MPTCP Linux Development
 help / color / mirror / Atom feed
From: Mat Martineau <mathew.j.martineau@linux.intel.com>
To: Geliang Tang <geliang.tang@suse.com>
Cc: mptcp@lists.linux.dev
Subject: Re: [PATCH mptcp-next v9 4/4] mptcp: refactor push_pending logic
Date: Tue, 18 Oct 2022 17:58:27 -0700 (PDT)	[thread overview]
Message-ID: <0ecdfbe8-9581-e127-6732-da9c7ca349e5@linux.intel.com> (raw)
In-Reply-To: <20221018110312.22510-5-geliang.tang@suse.com>

On Tue, 18 Oct 2022, Geliang Tang wrote:

> To support redundant package schedulers more easily, this patch refactors
> __mptcp_push_pending() logic from:
>
> For each dfrag:
> 	While sends succeed:
> 		Call the scheduler (selects subflow and msk->snd_burst)
> 		Update subflow locks (push/release/acquire as needed)
> 		Send the dfrag data with mptcp_sendmsg_frag()
> 		Update already_sent, snd_nxt, snd_burst
> 	Update msk->first_pending
> Push/release on final subflow
>
> ->
>
> While the scheduler selects one subflow:
> 	Lock the subflow
> 	For each pending dfrag:
> 		While sends succeed:
> 			Send the dfrag data with mptcp_sendmsg_frag()
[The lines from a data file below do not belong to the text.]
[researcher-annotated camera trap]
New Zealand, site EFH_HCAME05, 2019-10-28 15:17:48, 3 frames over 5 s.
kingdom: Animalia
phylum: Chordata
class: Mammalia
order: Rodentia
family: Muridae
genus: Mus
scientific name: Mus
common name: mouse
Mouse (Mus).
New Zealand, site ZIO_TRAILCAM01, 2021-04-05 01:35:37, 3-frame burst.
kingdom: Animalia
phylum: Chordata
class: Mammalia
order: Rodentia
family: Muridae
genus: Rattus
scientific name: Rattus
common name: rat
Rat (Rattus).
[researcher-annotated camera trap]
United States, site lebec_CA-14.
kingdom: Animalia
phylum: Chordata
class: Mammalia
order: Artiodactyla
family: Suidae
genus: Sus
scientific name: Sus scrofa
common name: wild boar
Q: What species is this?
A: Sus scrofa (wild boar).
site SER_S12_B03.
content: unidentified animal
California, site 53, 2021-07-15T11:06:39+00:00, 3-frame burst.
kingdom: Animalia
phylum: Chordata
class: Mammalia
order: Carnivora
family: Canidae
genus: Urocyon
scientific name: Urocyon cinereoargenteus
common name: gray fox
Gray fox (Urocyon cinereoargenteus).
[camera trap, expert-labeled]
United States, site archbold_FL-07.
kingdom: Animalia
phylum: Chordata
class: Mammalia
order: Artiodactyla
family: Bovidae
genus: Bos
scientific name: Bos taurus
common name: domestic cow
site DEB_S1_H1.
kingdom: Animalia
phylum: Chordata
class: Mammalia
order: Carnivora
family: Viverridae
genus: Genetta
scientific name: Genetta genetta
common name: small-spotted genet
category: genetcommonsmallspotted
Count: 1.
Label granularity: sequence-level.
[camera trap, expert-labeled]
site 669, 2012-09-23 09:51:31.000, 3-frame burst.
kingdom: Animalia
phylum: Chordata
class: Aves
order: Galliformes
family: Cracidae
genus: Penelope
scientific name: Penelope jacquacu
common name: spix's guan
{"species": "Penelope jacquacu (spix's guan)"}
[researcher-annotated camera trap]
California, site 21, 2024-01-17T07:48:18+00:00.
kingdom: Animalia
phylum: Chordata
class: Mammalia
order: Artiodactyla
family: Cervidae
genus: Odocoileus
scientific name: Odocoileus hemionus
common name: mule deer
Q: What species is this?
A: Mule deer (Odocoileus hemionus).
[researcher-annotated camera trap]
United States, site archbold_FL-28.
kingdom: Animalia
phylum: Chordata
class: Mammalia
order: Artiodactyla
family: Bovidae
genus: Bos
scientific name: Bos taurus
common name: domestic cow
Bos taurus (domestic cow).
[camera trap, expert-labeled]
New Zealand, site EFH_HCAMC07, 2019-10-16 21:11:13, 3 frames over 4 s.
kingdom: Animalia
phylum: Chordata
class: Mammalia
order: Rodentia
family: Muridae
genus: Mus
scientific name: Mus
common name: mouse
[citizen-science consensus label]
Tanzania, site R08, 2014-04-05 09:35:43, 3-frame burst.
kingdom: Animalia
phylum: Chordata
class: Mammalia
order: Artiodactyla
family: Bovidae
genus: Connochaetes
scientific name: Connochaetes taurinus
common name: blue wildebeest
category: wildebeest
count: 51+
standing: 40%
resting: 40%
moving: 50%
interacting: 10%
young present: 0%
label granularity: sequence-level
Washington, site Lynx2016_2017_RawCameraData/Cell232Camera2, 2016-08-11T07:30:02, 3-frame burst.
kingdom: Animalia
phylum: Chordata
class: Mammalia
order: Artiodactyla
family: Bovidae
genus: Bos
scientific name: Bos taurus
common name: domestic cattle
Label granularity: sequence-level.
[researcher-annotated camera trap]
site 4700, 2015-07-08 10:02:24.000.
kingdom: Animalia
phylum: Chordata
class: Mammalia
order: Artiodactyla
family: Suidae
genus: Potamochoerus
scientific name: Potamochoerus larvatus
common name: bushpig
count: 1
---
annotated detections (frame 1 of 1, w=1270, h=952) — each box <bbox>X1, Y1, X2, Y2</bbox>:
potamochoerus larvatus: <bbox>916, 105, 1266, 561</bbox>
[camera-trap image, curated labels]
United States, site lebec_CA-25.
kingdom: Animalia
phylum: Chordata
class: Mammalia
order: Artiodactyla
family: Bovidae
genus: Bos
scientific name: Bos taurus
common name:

> 			Update already_sent, snd_nxt, snd_burst
> 		Update msk->first_pending
> 		Break if required by msk->snd_burst / etc
> 	Push and release the subflow
>
> Refactors __mptcp_subflow_push_pending logic from:
>
> For each dfrag:
> 	While sends succeed:
> 		Call the scheduler (selects subflow and msk->snd_burst)
> 		Send the dfrag data with mptcp_subflow_delegate(), break
> 		Send the dfrag data with mptcp_sendmsg_frag()
> 		Update dfrag->already_sent, msk->snd_nxt, msk->snd_burst
> 	Update msk->first_pending
>
> ->
>
> While first_pending isn't empty:
> 	Call the scheduler (selects subflow and msk->snd_burst)
> 	Send the dfrag data with mptcp_subflow_delegate(), break
> 	Send the dfrag data with mptcp_sendmsg_frag()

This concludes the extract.